◆ PROBLEM DESCRIPTION ◆
The records below should be written out again, exactly.

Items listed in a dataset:
################
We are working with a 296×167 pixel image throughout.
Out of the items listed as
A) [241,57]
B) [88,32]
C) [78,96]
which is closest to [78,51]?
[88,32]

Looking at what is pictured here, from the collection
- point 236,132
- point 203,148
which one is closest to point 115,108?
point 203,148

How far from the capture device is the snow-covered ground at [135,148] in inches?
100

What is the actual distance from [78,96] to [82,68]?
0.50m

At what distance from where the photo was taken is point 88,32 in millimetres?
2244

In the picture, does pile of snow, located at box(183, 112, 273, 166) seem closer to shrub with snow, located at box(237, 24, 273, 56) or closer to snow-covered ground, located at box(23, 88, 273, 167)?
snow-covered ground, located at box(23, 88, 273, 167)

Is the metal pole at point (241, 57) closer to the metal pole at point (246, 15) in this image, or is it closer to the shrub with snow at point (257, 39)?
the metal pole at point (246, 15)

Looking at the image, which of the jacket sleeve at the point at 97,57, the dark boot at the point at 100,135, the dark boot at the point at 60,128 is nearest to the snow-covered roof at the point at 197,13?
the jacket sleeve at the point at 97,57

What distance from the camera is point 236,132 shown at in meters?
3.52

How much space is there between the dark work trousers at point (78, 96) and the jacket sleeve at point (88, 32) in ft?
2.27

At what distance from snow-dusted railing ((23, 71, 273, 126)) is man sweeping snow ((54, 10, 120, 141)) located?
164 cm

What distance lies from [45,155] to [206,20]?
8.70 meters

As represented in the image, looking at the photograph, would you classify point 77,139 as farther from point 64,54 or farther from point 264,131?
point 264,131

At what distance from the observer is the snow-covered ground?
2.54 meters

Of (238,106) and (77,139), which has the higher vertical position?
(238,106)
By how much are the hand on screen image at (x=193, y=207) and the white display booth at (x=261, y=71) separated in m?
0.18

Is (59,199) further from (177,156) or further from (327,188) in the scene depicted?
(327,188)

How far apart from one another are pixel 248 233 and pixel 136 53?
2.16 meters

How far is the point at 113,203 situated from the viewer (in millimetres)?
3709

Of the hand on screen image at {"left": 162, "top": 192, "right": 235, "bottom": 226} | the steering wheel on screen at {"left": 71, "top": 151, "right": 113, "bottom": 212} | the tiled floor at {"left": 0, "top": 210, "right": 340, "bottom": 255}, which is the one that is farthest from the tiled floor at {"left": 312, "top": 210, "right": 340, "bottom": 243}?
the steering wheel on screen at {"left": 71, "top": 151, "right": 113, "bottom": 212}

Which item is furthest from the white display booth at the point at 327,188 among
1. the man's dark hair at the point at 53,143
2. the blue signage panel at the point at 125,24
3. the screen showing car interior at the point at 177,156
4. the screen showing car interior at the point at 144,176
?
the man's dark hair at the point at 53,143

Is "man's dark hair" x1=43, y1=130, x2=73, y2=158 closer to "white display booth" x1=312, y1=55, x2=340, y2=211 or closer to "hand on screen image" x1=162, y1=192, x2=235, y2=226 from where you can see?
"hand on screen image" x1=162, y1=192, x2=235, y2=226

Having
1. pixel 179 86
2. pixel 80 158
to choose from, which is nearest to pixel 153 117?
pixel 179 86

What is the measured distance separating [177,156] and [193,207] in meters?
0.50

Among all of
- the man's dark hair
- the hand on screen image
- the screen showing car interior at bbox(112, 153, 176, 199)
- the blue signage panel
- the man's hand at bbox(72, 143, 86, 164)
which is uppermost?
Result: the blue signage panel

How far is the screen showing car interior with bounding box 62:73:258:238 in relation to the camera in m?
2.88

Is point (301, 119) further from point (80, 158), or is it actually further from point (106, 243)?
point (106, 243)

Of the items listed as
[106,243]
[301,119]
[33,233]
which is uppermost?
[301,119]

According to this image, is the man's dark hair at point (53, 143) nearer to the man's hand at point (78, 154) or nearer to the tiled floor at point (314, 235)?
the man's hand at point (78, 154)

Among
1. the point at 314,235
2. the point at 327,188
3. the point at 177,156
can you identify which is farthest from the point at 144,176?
################
◆ ANSWER TO THIS PROBLEM ◆
We are working with a 296×167 pixel image throughout.
Out of the items listed as
A) [241,57]
B) [88,32]
C) [78,96]
which is closest to [78,51]?
[88,32]

Looking at what is pictured here, from the collection
- point 236,132
- point 203,148
which one is closest to point 115,108?
point 203,148

How far from the capture device is the snow-covered ground at [135,148] in inches?
100

What is the actual distance from [78,96] to [82,68]?
0.50m

At what distance from where the photo was taken is point 88,32 in millimetres?
2244

In the picture, does pile of snow, located at box(183, 112, 273, 166) seem closer to shrub with snow, located at box(237, 24, 273, 56) or closer to snow-covered ground, located at box(23, 88, 273, 167)?
snow-covered ground, located at box(23, 88, 273, 167)

Is the metal pole at point (241, 57) closer to the metal pole at point (246, 15) in this image, or is it closer to the shrub with snow at point (257, 39)?
the metal pole at point (246, 15)

Looking at the image, which of the jacket sleeve at the point at 97,57, the dark boot at the point at 100,135, the dark boot at the point at 60,128 is nearest to the snow-covered roof at the point at 197,13?
the jacket sleeve at the point at 97,57

What distance from the camera is point 236,132 shown at in meters?
3.52

How much space is there between the dark work trousers at point (78, 96) and the jacket sleeve at point (88, 32) in ft?
2.27

At what distance from snow-dusted railing ((23, 71, 273, 126)) is man sweeping snow ((54, 10, 120, 141)) located?
164 cm

What distance lies from [45,155] to [206,20]?
8.70 meters

As represented in the image, looking at the photograph, would you classify point 77,139 as farther from point 64,54 or farther from point 264,131?
point 264,131

At what distance from the observer is the snow-covered ground?
2.54 meters

Of (238,106) and (77,139), which has the higher vertical position?
(238,106)
By how much are the hand on screen image at (x=193, y=207) and the white display booth at (x=261, y=71) separated in m?
0.18

Is (59,199) further from (177,156) or further from (327,188) in the scene depicted?
(327,188)

How far apart from one another are pixel 248 233 and pixel 136 53?
2.16 meters

How far is the point at 113,203 situated from the viewer (in millimetres)?
3709

Of the hand on screen image at {"left": 162, "top": 192, "right": 235, "bottom": 226} | the steering wheel on screen at {"left": 71, "top": 151, "right": 113, "bottom": 212} | the tiled floor at {"left": 0, "top": 210, "right": 340, "bottom": 255}, which is the one that is farthest from the tiled floor at {"left": 312, "top": 210, "right": 340, "bottom": 243}?
the steering wheel on screen at {"left": 71, "top": 151, "right": 113, "bottom": 212}

Which item is furthest from the white display booth at the point at 327,188 among
1. the man's dark hair at the point at 53,143
2. the blue signage panel at the point at 125,24
3. the screen showing car interior at the point at 177,156
4. the screen showing car interior at the point at 144,176
?
the man's dark hair at the point at 53,143

Is "man's dark hair" x1=43, y1=130, x2=73, y2=158 closer to "white display booth" x1=312, y1=55, x2=340, y2=211 or closer to "hand on screen image" x1=162, y1=192, x2=235, y2=226 from where you can see?
"hand on screen image" x1=162, y1=192, x2=235, y2=226

Having
1. pixel 179 86
2. pixel 80 158
to choose from, which is nearest to pixel 153 117?
pixel 179 86

What is the measured distance separating [177,156] and [193,207] in meters?
0.50

Among all of
- the man's dark hair
- the hand on screen image
- the screen showing car interior at bbox(112, 153, 176, 199)
- the blue signage panel
- the man's hand at bbox(72, 143, 86, 164)
which is uppermost?
Result: the blue signage panel

How far is the screen showing car interior with bounding box 62:73:258:238 in relation to the camera in m?
2.88

Is point (301, 119) further from point (80, 158), or is it actually further from point (106, 243)?
point (106, 243)

Of the items listed as
[106,243]
[301,119]
[33,233]
which is uppermost?
[301,119]

According to this image, is the man's dark hair at point (53, 143) nearer to the man's hand at point (78, 154) or nearer to the tiled floor at point (314, 235)?
the man's hand at point (78, 154)

Among
1. the point at 314,235
2. the point at 327,188
3. the point at 177,156
can you identify which is farthest from the point at 144,176?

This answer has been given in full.